[START Page extract]

# Does the media have the right to perform sting operations against politicians??



## freakanomics (Aug 29, 2006)

Well ppl, i have seen so many politicians blaming the media for snooping in on their private businessess. Do u support them?


----------



## blueshift (Aug 29, 2006)

ofcourse.


----------



## Yamaraj (Aug 29, 2006)

If only they went after all the big fishes. But they won't, ever! They're mutually
dependent on each other. Both the politicians and mass media should be eliminated.


----------



## mediator (Aug 29, 2006)

Ofcors....it brings the real faces of these pigs to public. Neways politicians and police are really scared of media.........so yeah...media shud do sting on mass scale ......and even on public request from low to top hierarchy!!


----------



## SE><IE (Aug 30, 2006)

I have just one sentence-"Politics is one stinky gutter"


----------



## kumarmohit (Aug 30, 2006)

For any act to be crime there must be a criminal intention behind it so a sting operation by itself is not wrong but parts of it might be criminal actvity like installation of wiretaps 

Recently sime ppl were caught in britain for installing wiretaps on royal family's fone lines Its practically 3 crimes first damage to telecom company property Second  breach of human rights of royal family (right to life) and third installing wiretaps on any person of national importance amounts to petty treason - gravest of all.


----------



## ranjan2001 (Aug 30, 2006)

Sometimes you dont need to think right or wrong but do things in larger interest of the people & society.


----------



## sabret00the (Aug 30, 2006)

media has the right to expose the bastards


----------



## ~Phenom~ (Aug 30, 2006)

yes , they should expose those  bastards , media have full right.


----------



## xenkatesh (Aug 31, 2006)

Then how come their illegal stuffs will come out... Media is the only way... no other option... Those A$$***le are stealing the public money and saying that they belongs to them... We actually have to thank the Media..


----------



## Vyasram (Aug 31, 2006)

absolutely, they sd continue doing this. anyway, what use, those mfers always escape from the law


----------



## xenkatesh (Aug 31, 2006)

Thats because there are mfers there too... thats the reason they are escaping in the name of BRIBE!!!!! Bribe rules these days man...


----------

[END Page extract]

> _Written request A_:
Reproduce the forum thread on media sting operations against politicians, everything from "## sabret00the (Aug" down to "have full right.", without changing a character.

[START Supplied data]

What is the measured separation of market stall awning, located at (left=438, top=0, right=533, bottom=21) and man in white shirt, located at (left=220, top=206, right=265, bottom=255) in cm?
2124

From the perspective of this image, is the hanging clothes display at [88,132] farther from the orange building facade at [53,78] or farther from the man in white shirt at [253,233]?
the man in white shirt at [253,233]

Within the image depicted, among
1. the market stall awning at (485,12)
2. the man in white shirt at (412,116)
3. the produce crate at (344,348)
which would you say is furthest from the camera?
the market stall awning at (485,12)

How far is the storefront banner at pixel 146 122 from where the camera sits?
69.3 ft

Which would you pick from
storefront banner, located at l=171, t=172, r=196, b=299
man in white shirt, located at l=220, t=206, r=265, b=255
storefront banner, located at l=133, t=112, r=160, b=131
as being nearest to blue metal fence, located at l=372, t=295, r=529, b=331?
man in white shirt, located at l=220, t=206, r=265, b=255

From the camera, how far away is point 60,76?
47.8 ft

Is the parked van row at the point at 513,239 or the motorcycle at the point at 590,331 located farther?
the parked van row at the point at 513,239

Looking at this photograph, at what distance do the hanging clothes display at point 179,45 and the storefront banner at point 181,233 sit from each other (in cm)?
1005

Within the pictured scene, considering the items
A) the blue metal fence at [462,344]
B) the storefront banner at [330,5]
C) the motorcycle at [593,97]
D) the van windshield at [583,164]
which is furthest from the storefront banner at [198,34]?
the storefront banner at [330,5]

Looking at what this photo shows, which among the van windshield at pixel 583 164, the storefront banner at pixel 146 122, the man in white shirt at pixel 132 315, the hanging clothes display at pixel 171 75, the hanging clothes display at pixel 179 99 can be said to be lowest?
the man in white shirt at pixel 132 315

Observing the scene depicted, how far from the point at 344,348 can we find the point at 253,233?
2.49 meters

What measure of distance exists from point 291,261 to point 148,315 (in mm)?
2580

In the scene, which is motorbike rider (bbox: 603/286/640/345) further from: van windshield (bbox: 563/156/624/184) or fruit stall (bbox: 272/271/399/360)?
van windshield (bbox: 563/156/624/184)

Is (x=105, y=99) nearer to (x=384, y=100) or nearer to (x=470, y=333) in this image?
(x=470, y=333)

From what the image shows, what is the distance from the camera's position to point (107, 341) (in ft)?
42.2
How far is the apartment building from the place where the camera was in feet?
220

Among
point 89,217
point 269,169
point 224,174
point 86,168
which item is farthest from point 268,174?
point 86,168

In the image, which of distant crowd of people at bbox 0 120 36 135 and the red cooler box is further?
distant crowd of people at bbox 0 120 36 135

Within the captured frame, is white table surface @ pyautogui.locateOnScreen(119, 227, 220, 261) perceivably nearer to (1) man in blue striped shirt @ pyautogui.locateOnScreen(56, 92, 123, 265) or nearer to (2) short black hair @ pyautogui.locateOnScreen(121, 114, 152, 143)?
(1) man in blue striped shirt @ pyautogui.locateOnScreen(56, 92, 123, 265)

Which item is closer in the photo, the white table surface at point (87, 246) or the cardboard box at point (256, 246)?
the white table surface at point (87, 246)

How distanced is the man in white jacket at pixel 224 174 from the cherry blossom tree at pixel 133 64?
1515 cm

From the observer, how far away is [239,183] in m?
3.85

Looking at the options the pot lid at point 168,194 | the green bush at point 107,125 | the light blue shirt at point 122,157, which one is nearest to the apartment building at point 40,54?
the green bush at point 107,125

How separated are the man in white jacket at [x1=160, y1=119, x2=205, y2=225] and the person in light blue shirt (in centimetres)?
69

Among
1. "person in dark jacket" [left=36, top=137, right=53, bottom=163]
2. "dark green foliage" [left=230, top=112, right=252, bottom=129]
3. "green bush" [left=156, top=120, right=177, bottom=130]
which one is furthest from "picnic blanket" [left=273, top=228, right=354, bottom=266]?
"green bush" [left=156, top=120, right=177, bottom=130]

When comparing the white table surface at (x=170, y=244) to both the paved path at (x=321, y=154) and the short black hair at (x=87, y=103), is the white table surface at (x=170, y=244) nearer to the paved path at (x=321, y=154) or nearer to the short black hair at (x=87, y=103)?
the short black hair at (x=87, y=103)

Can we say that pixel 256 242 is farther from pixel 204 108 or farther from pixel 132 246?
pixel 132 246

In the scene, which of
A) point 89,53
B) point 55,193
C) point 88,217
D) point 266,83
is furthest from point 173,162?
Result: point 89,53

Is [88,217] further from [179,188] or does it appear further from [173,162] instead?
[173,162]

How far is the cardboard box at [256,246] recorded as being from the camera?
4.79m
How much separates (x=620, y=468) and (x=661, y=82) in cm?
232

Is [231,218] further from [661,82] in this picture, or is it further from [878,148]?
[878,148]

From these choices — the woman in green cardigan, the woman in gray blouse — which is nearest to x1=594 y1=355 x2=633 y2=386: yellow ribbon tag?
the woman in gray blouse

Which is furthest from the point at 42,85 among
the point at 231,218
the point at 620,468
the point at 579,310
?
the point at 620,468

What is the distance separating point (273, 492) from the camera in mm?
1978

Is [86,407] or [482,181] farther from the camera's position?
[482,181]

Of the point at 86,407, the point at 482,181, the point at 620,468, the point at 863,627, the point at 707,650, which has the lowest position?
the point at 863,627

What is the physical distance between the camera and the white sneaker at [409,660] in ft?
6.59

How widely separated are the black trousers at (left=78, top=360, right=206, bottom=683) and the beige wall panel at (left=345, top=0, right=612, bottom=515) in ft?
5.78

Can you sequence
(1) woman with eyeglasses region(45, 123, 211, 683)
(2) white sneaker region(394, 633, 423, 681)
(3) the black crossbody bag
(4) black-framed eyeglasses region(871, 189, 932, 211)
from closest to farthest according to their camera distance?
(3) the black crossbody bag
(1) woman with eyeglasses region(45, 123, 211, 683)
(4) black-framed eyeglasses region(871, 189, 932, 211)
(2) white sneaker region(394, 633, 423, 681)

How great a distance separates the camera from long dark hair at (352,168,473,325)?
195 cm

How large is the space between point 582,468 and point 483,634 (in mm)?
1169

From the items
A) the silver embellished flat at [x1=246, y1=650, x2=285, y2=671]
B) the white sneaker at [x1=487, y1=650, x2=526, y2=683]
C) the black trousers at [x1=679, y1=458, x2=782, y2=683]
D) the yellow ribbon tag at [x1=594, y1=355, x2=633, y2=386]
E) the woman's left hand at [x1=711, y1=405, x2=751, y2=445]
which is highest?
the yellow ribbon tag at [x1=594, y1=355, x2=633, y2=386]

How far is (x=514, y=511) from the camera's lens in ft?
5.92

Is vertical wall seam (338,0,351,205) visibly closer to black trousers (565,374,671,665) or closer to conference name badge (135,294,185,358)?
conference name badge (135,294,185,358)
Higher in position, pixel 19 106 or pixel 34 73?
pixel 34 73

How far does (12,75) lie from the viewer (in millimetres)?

[END Supplied data]

> _Written request B_:
Extract each line of the records in which the string "green" appears, counting only matches that agree in case.

> _Worked solution A_:
## sabret00the (Aug 30, 2006)

media has the right to expose the bastards


----------



## ~Phenom~ (Aug 30, 2006)

yes , they should expose those  bastards , media have full right.

> _Worked solution B_:
Looking at the options the pot lid at point 168,194 | the green bush at point 107,125 | the light blue shirt at point 122,157, which one is nearest to the apartment building at point 40,54?
the green bush at point 107,125
2. "dark green foliage" [left=230, top=112, right=252, bottom=129]
3. "green bush" [left=156, top=120, right=177, bottom=130]
"green bush" [left=156, top=120, right=177, bottom=130]
From these choices — the woman in green cardigan, the woman in gray blouse — which is nearest to x1=594 y1=355 x2=633 y2=386: yellow ribbon tag?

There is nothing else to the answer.